Prospettive moltiplicate
Con Stifter il «disagio della civiltà» assume i connotati utopici di un cammino di formazione etica, che si sottrae e si contrappone provocatoriamente alle costrizioni della razionalità strumentale della società borghese. «L'ideale della libertà è per lungo tempo distrutto» scrive l'autore in una lettera datata 6 marzo 1849. Anche in questo caso la traccia biografica e l'evoluzione letteraria si richiamano in un complesso gioco di dissimulazioni incrociate e alla fine di questo tormentato percorso si distende una sorta di pessimistica liquidazione, tanto degli ideali rivoluzionari di libertà, uguaglianza, progresso, quanto delle mitologie dello stato di natura. E la compiutezza etica di Heinrich, l'eroe protagonista, della Tarda estate), la Bildung a cui aspira con docile sottomissione ha una valenza palesemente antistoricistica. Forse era questo tratto del romanzo che Nietzsche amava e di cui dirà, nel secondo volume di Umano troppo umano, che è fra le poche opere tedesche in prosa che «meritano di essere lette e rilette».
«La letteratura non è fatta di carta, non è una piramide, non è un giacimento immenso di libri, non è una biblioteca di Babilonia circondata di mura. Biblioteca sì ma con finestre e molteplici entrate e uscite attraverso le quali transitano svariate persone». Le parole conclusive dell'imponente lavoro di Wolfgang Matz, che si legge a tratti come un romanzo di romanzi, sono emblematiche di un metodo di cui si è persa la memoria: la critica, quando è vera critica, non è mai solo esercizio anatomico ma moltiplicazione di prospettive e potenziamento creativo delle opere a cui si applica. Perciò è difficile dare un nome a questo tipo di indagine, che unisce l'ermeneutica dell'indizio all'antropologia della scrittura, che osserva le strategie della finzione dalla sponda della vita dell'artista e la vita dell'artista dalla prospettiva dell'opera, in un continuo movimento di entrata e uscita che non approda a certezze apodittiche ma assume equilibrio e contraddizione come essenza ultima del fare letteratura.
La lezione che se ne può trarre è che l'indagine biografica non solo non pregiudica l' intelligenza del testo ma ne è al contrario la condizione indispensabile quando a sollecitarla è la scrittura stessa.

..........

=== Consegna ===
Trascrivi fedelmente dall'estratto della pagina il tratto che va da "La lezione che" fino a "la scrittura stessa.".

=== Estratto del dataset ===

..........

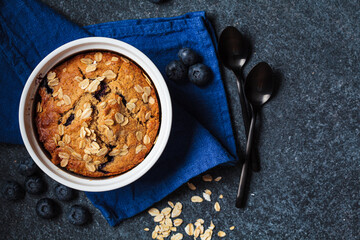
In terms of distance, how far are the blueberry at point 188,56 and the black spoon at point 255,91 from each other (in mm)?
260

..........

=== Risposta ===
La lezione che se ne può trarre è che l'indagine biografica non solo non pregiudica l' intelligenza del testo ma ne è al contrario la condizione indispensabile quando a sollecitarla è la scrittura stessa.